Royal storehouses once held treasure
Story and photos by David McNally

On a mountaintop far from Seoul, this was once a site of great importance to the kings of Korea.

Deep inside Odaesan National Park on Korea’s east coast, these buildings are replicas of wooden structures first constructed in 1606.

Students of Korean history know much today about the daily events of the Joseon Dynasty because of the great care taken by a few concerned historians.

Early in the Joseon period, Korea was subject to many foreign threats. From 1592 to 1598, the Japanese invaded the peninsula and destroyed many irreplaceable Korean antiquities.

There was concern that all would be lost. Historians developed a plan to create hidden mountain repositories for the most important documents of the kingdom. Buddhist monks watched over copies of the “True Record of the Joseon Dynasty,” which were maintained in many locations. The archives span the reigns of 25 Korean monarchs.

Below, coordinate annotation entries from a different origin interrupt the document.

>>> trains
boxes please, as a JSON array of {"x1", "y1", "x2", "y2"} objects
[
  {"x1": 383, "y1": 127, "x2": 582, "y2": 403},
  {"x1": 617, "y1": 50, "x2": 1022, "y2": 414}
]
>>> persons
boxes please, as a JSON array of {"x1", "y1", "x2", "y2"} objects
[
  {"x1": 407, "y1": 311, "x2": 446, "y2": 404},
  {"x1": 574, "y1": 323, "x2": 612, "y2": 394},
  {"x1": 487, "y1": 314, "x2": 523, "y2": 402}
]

The primary archive site was in Seoul. However, for safety the others were kept in special storehouses on far-flung mountains. Today, the national treasure consists of 2,077 volumes of daily chronological records of events from 1392 to 1863.

During the Manchu invasions of 1627 and 1636 the Seoul repository was destroyed. The lost portions of the annals were reprinted from copies at these mountain libraries. The plan worked. The other three sites were Joeongjoksan, Taebaeksan and Jeokseongsan.

Toward the end of the Joseon Dynasty, record keepers started to lose control of the copies. Many documents were burned or lost during the Japanese colonial period from 1910 to 1945 and also during the Korean War from 1950 to 1953.

At present, sources believe the Jeokseongsan copy to be at Kim Il-sung University in North Korea. The 848-volume Taebaeksan copyis stored at a government facility in Busan. The 1,181-volume Jeongjoksan copy, 27 volumes of the Odaesan copy and 21 fragments are kept in the Seoul National University archives.

The wooden Odaesan structures actually survived until the Korean War. But they were burned to the ground and lay in ruin until historical groups sponsored their restoration in 1992.

Odaesan is home to five mountain peaks and as many Buddhist temples. At nearby Woljeongsa Museum, there are early 20th century photographs of the royal storehouses intact. A visit to the site shows the restoration was faithful to the original construction.

Today, the storage site is mysteriously abandoned. A small sign on an Odaesan National Park road points to a smaller dirt road, which leads to the top of the mountain. Hikers virtually have to stumble upon this historical gem. A plaque declares the area as Historic Site No. 37.